# Problems to work on
1 - Output the section of the Act 13 passage that starts at "In this regard, the" and ends at "III and VIII.", copied word for word.
2 - According to the Act 13 passage, what was the vote split in the decision?
3 - Condense the paragraph of the Act 13 passage that begins "After sustaining the Commonwealth's Preliminary Objections" into a shorter version that keeps its main facts.

# Text provided
------------
After sustaining the Commonwealth’s Preliminary Objections under Counts IV through VII, the majority overruled the Preliminary Objections at Count VIII on grounds that the statute fails to provide sufficient guidance to the DEP in waiving statutory requirements, such as setback of operations from streams, houses, wetlands and similarly protected structures and monuments.

In this regard, the court relies upon Pennsylvanians Against Gambling Expansion Fund (PAGE) v Commonwealth, 583 Pa. 275, 877 A.2d 383 (2005) wherein the Supreme Court found that the statute providing that zoning powers cannot be used to exclude a gaming facility from a location did not contain sufficient language to provide guidance to the state agency in performing the functions ordinarily performed by zoning ordinances.

After a review of Act 13, the majority concluded that Act 13 did not provide adequate guidance to the regulators. The Commonwealth Court thus provided summary relief to the Petitioners with respect to Counts I. II, III and VIII.

Of course, this was a 4-3 decision with a dissenting opinion and anything can happen in the Supreme Court. Since the new Act was written with the purpose of reinstating DEP control after Huntley, it would be surprising if it didn’t have something to say.
------------
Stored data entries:

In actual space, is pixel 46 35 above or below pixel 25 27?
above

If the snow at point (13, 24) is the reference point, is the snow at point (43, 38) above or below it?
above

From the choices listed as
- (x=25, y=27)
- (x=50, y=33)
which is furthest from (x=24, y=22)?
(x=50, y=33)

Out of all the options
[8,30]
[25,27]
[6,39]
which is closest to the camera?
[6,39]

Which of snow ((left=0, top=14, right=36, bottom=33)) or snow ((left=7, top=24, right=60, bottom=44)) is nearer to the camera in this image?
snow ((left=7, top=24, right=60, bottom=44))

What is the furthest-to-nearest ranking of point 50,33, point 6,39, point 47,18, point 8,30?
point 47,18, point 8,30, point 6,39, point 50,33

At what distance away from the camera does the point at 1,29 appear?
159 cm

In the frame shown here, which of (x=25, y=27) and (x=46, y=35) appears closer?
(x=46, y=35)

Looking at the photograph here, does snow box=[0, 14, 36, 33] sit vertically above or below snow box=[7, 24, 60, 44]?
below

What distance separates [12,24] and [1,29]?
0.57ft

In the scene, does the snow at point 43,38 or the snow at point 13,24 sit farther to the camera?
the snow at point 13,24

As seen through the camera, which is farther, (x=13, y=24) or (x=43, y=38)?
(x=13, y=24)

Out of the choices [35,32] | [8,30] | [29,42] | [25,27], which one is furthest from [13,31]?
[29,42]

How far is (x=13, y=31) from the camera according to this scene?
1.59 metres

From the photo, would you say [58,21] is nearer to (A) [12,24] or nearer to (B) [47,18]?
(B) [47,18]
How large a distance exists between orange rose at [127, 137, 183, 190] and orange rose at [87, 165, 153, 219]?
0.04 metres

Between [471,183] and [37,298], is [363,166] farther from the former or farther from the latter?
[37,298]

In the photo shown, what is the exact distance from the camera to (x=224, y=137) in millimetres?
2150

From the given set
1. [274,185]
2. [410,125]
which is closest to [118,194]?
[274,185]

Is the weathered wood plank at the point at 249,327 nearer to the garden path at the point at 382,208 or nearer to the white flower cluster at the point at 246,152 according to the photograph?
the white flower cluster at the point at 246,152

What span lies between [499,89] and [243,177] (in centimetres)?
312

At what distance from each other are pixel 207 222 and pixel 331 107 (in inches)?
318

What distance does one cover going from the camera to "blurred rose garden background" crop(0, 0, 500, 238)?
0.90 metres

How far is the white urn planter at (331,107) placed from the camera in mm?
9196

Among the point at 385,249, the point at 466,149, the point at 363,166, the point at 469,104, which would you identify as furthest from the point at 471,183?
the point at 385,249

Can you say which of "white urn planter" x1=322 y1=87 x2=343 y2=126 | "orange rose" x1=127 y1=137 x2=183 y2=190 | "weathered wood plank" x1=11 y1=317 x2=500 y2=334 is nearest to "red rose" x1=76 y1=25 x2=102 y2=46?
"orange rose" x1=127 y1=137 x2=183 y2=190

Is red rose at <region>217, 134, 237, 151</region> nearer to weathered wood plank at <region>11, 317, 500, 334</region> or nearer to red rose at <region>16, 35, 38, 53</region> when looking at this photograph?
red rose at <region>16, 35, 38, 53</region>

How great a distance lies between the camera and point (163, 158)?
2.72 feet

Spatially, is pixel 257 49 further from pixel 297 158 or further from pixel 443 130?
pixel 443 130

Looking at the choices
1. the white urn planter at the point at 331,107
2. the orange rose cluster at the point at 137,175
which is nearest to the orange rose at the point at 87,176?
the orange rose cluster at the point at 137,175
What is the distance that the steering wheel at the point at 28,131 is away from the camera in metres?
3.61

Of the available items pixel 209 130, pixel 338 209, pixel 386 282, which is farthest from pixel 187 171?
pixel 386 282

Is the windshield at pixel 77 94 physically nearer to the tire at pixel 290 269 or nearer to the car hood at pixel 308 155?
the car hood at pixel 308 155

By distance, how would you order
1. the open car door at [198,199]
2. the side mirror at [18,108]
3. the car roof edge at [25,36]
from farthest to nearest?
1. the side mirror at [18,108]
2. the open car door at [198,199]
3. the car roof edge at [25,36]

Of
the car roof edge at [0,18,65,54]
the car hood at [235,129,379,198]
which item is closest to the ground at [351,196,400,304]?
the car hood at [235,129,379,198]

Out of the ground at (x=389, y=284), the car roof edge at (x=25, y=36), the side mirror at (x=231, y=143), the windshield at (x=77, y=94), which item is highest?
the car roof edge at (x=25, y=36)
------------
# Final results
1 -
In this regard, the court relies upon Pennsylvanians Against Gambling Expansion Fund (PAGE) v Commonwealth, 583 Pa. 275, 877 A.2d 383 (2005) wherein the Supreme Court found that the statute providing that zoning powers cannot be used to exclude a gaming facility from a location did not contain sufficient language to provide guidance to the state agency in performing the functions ordinarily performed by zoning ordinances.

After a review of Act 13, the majority concluded that Act 13 did not provide adequate guidance to the regulators. The Commonwealth Court thus provided summary relief to the Petitioners with respect to Counts I. II, III and VIII.

2 - It was a 4-3 decision.

3 - The majority sustained the Commonwealth's Preliminary Objections on Counts IV through VII but overruled them on Count VIII. Its reason was that the statute does not give the DEP enough guidance for waiving statutory requirements, such as setbacks from streams, houses, wetlands and similar protected structures and monuments.